AMP (Accelerated Mobile Pages) lässt Webseiten deutlich schneller laden, da der Content über Googles AMP Cache geladen wird und nicht über den Server des Publishers. Somit zeigten über AMP ausgespielte Seiten die Cache-URL von Google und nicht die originale URL. Das war bislang ein Grund, weshalb AMP trotz des enormen Geschwindigkeitsvorteils unter reger Kritik stand. Mit der neuen Lösung vom Suchmaschinenriesen soll sich das nun ändern:

Screenshot: AMP zeigt Publisher URL statt Gooogle Cache URL

Google Cache URL (oben) und Publisher URL(unten)

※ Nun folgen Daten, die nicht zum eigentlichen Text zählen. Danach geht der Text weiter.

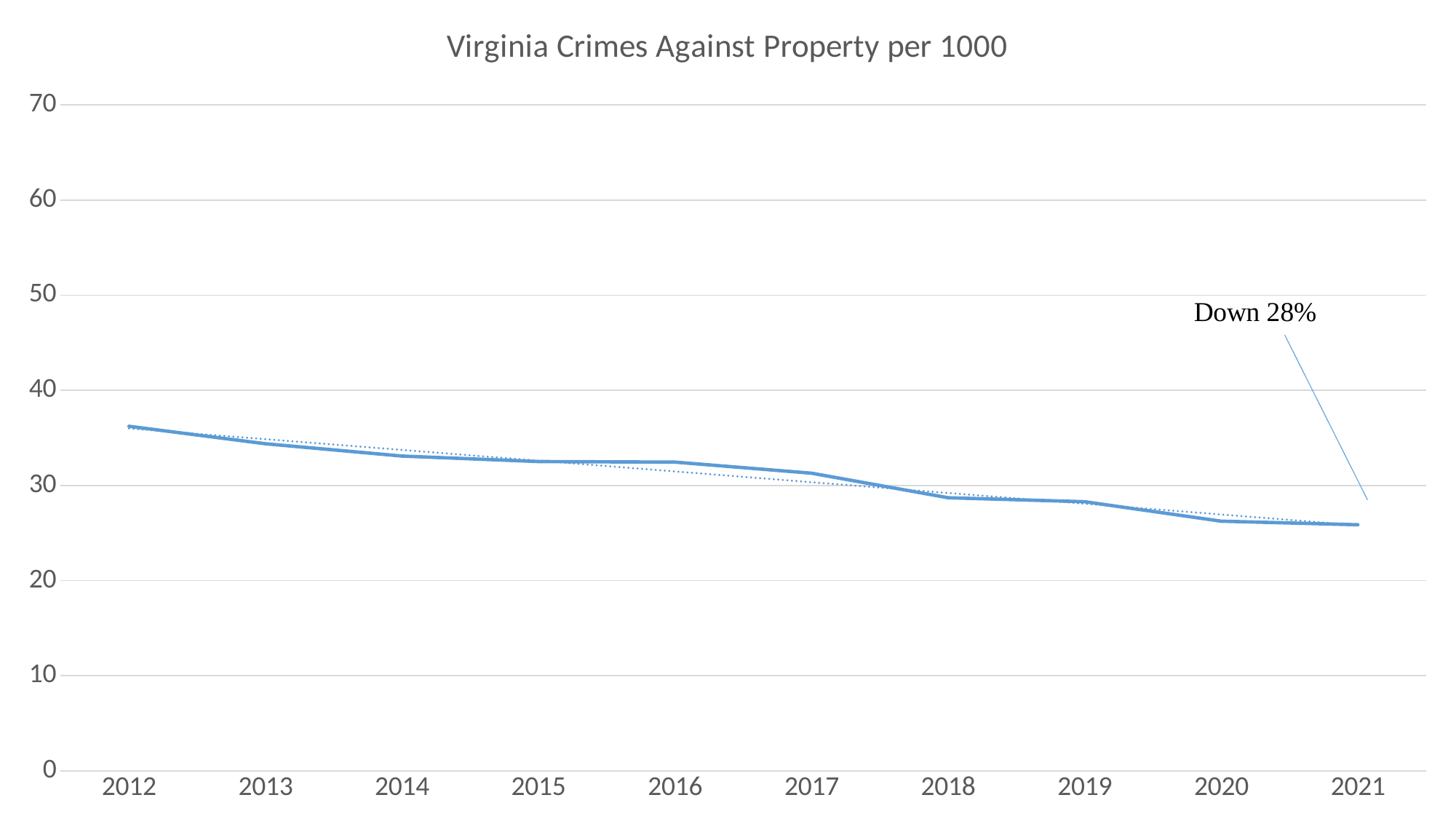
Which year has the larger value, 2017 or 2020? 2017 How many years are plotted along the x axis? 10 Is the value for 2012 greater or less than 40? less Which year has the lowest value? 2021 Which year has the highest value? 2012 Is the value for 2020 greater or less than 20? greater Is the value for 2021 greater or less than 30? less What is the title of the chart? Virginia Crimes Against Property per 1000 What kind of chart is shown on the slide? Line chart What does the annotation on the chart say about the overall change? Down 28% Do the values rise or fall from 2012 to 2021? Fall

Der Nutzer sieht jetzt zwar die eigentliche URL der Webseite, befindet sich jedoch immer noch im Google Cache.

Wie funktioniert die neue Lösung?

Eine Technik mit dem Namen Signed HTTP Exchanges ermöglicht durch Verschlüsselung die Darstellung von Webdokumenten unter anderen URLs. Die Inhalte bleiben dabei unverändert. Um als Publisher HTTP Signed Exchanges nutzen zu können, muss eine Webseiten-Version mit und ohne HTTP Signed Exchange online sein. Dafür ist ein ein eigener HTTPS-Server erforderlich. Per Shared Hosting ist das nicht möglich.

Laut Google ist das Feature bislang nur für Google Chrome ab Version 73 verfügbar. Für Microsoft Edge wird das Update demnächst umgesetzt.